In our study, RQLQ and symptom scores were recorded at baseline and 6 months post-AIT. Patients were categorized based on treatment duration, revealing significant symptom reductions and improved QoL across all groups. While all patients demonstrated decreased RQLQ scores at 6 months, differences between those treated for ≤ 1 year and those treated for ≥ 2 years were not statistically significant. Correlation analysis suggested that the gap between pre- and posttreatment RQLQ scores narrowed with shorter treatment durations. Notably, the most significant improvements occurred in patients treated for ≤ 1 year, indicating that symptom relief observed in 65% of patients treated for longer durations may not be solely attributable to AIT.

User experience and compliance with MASK-air^®

A unique aspect of this study is the MASK-air^® evaluation questionnaire, which has never been documented in prior literature. MASK-air^® aims to aid treatment decision-making, facilitate symptom monitoring, and enhance patient engagement in clinical practice.^6,8 In our patient survey, users found the application easy to use and relevant to their condition. The most commonly reported benefits were improved symptom recognition and increased disease awareness, aligning with our study’s objectives.

The primary barriers to mobile health research include ethical considerations and patient compliance. In a large-scale study, among 14,000 MASK-air^® users, the median usage duration was 4 days for volunteers and 2 days for participants from Türkiye.²⁷ Another study reported an estimated secondary compliance rate of only 5% among users.³⁰ In our study, only 18% of respondents reported daily MASK-air^® use, with irregular usage and data gaps preventing accurate VAS score calculations.

When questioned about difficulties using the MASK-air^® app, many patients reported challenges in maintaining regular engagement, reflecting findings from earlier mobile health studies.²⁵ The most common complaint was notification inconsistencies, with users stating that notifications disappeared after a week of inactivity. However, this issue seems to reflect a lack of regular app use rather than a technical flaw.

Study limitations

This study has several limitations. First, patient compliance with MASK-air^® use was suboptimal, with only 18% of participants reporting daily use. This irregularity led to data gaps, preventing accurate VAS score calculations and limiting the assessment of symptom fluctuations over time.

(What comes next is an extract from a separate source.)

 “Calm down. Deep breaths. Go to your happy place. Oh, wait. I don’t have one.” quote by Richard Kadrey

Second, the study population consisted exclusively of AIT recipients, which may have introduced selection bias. Since patients not receiving AIT were excluded, our findings on QoL improvements cannot be generalized to all AR patients.

Third, treatment adherence and medication use (e.g., antihistamines, nasal steroids) were self-reported and not actively monitored. Consequently, the study could not calculate CSMS, a standard metric for AR management.

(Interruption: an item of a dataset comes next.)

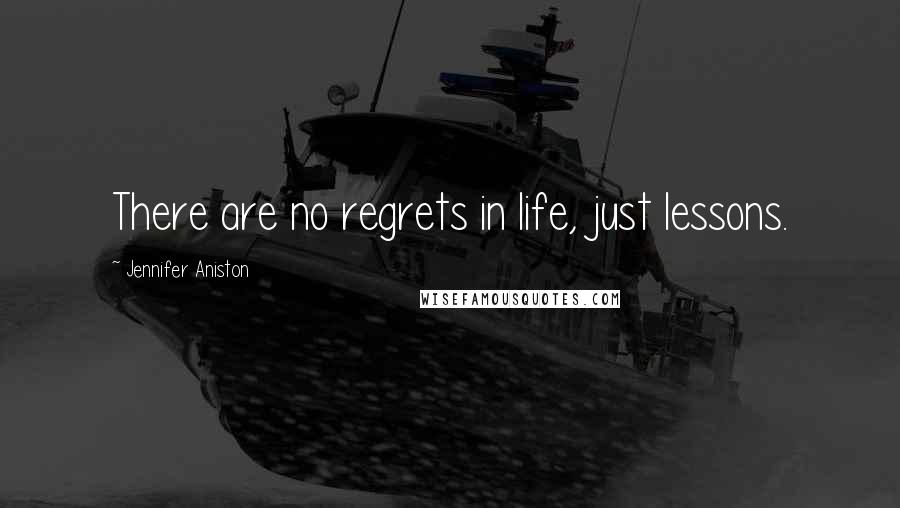 Jennifer Aniston Quotes: There are no regrets in life, just lessons.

Fourth, the study followed a cross-sectional design, which restricts the ability to establish causal relationships between MASK-air^® use and QoL improvements. Longitudinal studies with extended follow-up periods could provide more robust insights.

Finally, regional variations in aeroallergen exposure and environmental factors may have influenced patient responses. Although the study included participants from different regions, climatic and socioeconomic factors were not explicitly controlled, which could have affected symptom severity and treatment outcomes.

Conclusion

With the rise of mobile health apps and digital accessibility, these tools are becoming essential for diagnosis and treatment or in self-diagnosis and early initiation of treatment for the undiagnosed. It is noteworthy that younger respondents with higher levels of education, government employees who may struggle to find time for hospital visits during working hours, and students were more positive toward this goal. In conclusion, the idea of disease monitoring through mobile technology was welcomed and the supporting benefits of the MASK-air^® application, which is increasingly being used in clinical trials, were recognized. The idea of digital follow-up was of particular interest to participants who were employed and had a high level of education. VAS scores from the program showed a strong correlation with scores generated by the RQLQ and SFAR scales.